- **What to work on**
Please retype all of the data below word for word, with every number, bracket and punctuation mark unchanged.

- **Source records**

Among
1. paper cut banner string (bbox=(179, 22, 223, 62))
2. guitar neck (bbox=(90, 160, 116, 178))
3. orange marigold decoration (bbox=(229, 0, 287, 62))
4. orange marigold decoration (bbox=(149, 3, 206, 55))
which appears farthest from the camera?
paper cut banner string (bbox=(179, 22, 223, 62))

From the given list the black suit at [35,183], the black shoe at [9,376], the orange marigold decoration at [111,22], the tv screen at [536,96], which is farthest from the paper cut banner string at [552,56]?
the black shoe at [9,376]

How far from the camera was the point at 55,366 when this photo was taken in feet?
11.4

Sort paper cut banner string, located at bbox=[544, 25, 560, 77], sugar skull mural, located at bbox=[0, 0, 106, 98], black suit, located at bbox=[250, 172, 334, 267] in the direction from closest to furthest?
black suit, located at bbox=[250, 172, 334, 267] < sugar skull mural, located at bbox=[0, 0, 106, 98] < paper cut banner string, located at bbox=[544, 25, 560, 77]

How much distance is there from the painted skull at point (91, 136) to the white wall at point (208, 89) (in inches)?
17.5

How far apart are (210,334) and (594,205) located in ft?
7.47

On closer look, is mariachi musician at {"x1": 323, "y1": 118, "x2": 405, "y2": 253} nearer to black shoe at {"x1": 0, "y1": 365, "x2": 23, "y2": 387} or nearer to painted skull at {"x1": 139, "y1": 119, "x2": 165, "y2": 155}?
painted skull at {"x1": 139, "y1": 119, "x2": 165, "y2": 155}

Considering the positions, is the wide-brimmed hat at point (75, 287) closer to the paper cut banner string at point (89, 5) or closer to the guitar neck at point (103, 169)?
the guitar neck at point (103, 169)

- **Solution below**
Among
1. paper cut banner string (bbox=(179, 22, 223, 62))
2. guitar neck (bbox=(90, 160, 116, 178))
3. orange marigold decoration (bbox=(229, 0, 287, 62))
4. orange marigold decoration (bbox=(149, 3, 206, 55))
which appears farthest from the camera?
paper cut banner string (bbox=(179, 22, 223, 62))

From the given list the black suit at [35,183], the black shoe at [9,376], the orange marigold decoration at [111,22], the tv screen at [536,96], which is farthest from the paper cut banner string at [552,56]?
the black shoe at [9,376]

How far from the camera was the point at 55,366 when this photo was taken in feet?
11.4

Sort paper cut banner string, located at bbox=[544, 25, 560, 77], sugar skull mural, located at bbox=[0, 0, 106, 98], black suit, located at bbox=[250, 172, 334, 267] in the direction from closest to furthest?
black suit, located at bbox=[250, 172, 334, 267] < sugar skull mural, located at bbox=[0, 0, 106, 98] < paper cut banner string, located at bbox=[544, 25, 560, 77]

How much distance is there from the painted skull at point (91, 136) to the white wall at point (208, 89) (in inches)?
17.5

How far apart are (210,334) and (594,205) located in ft?
7.47

On closer look, is mariachi musician at {"x1": 323, "y1": 118, "x2": 405, "y2": 253} nearer to black shoe at {"x1": 0, "y1": 365, "x2": 23, "y2": 387} or nearer to painted skull at {"x1": 139, "y1": 119, "x2": 165, "y2": 155}?
painted skull at {"x1": 139, "y1": 119, "x2": 165, "y2": 155}

Considering the positions, is the wide-brimmed hat at point (75, 287) closer to the paper cut banner string at point (89, 5) or closer to the guitar neck at point (103, 169)?
the guitar neck at point (103, 169)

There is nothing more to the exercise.